> PROBLEM DESCRIPTION: Starting at the line with "and training replacements" and stopping at the final line, retype the data below exactly; do not carry over any pictures.

Stored data entries:
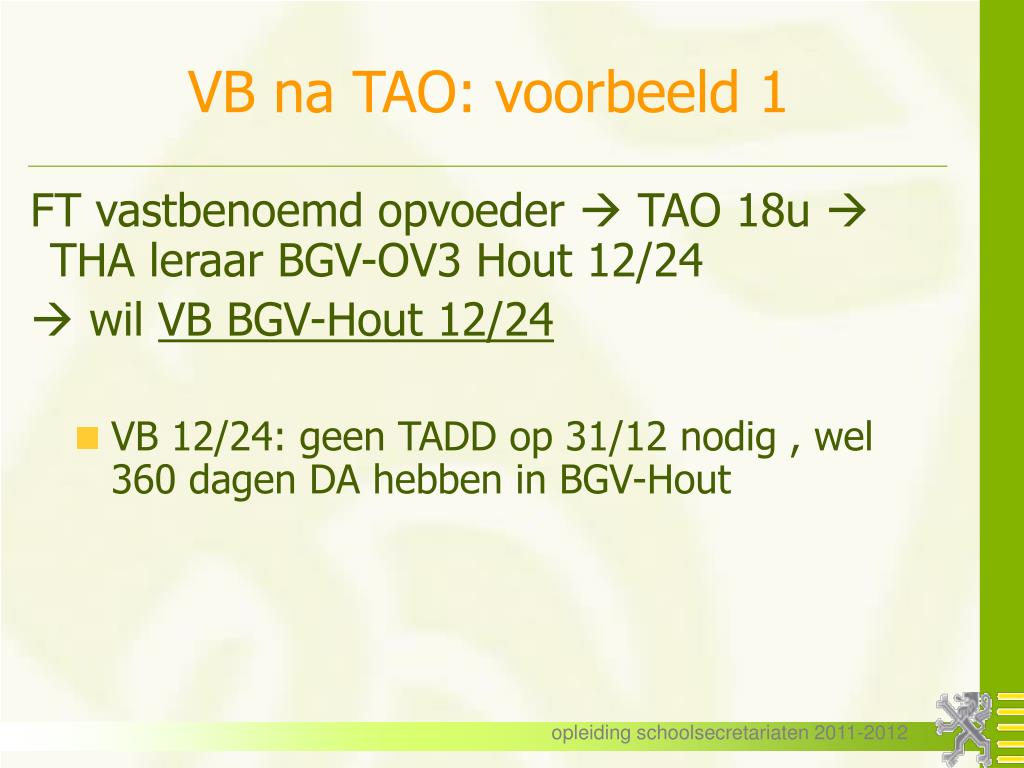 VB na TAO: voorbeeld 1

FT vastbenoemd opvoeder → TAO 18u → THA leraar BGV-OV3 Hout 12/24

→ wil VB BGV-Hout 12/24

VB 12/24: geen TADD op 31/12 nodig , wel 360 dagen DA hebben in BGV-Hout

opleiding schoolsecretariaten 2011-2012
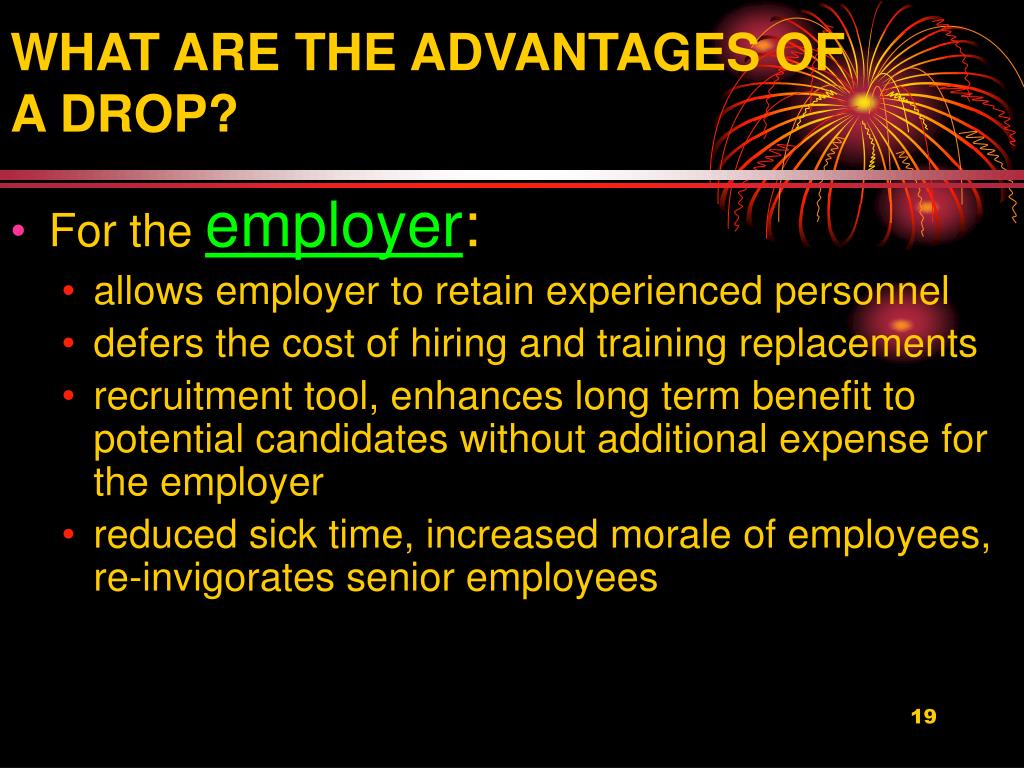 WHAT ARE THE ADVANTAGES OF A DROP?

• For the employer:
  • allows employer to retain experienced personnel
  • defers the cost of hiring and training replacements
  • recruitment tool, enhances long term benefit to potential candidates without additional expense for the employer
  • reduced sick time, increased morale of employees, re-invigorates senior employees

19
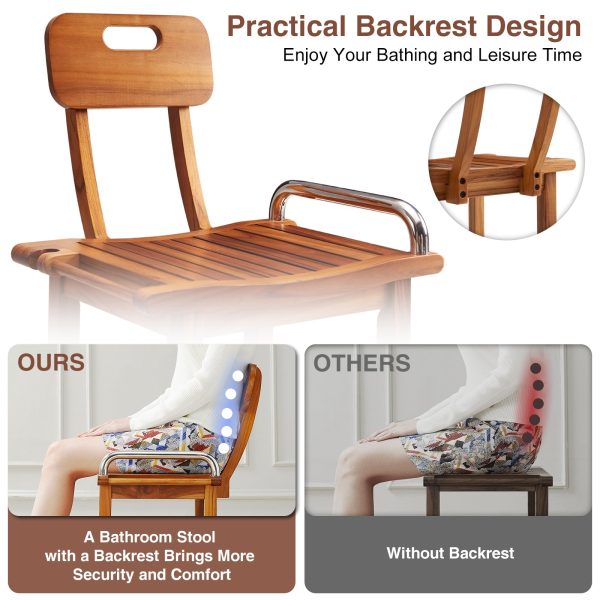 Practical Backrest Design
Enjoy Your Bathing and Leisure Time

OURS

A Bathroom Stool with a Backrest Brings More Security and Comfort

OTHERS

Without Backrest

> RESPONSE AREA:
  • defers the cost of hiring and training replacements
  • recruitment tool, enhances long term benefit to potential candidates without additional expense for the employer
  • reduced sick time, increased morale of employees, re-invigorates senior employees

19
 Practical Backrest Design
Enjoy Your Bathing and Leisure Time

OURS

A Bathroom Stool with a Backrest Brings More Security and Comfort

OTHERS

Without Backrest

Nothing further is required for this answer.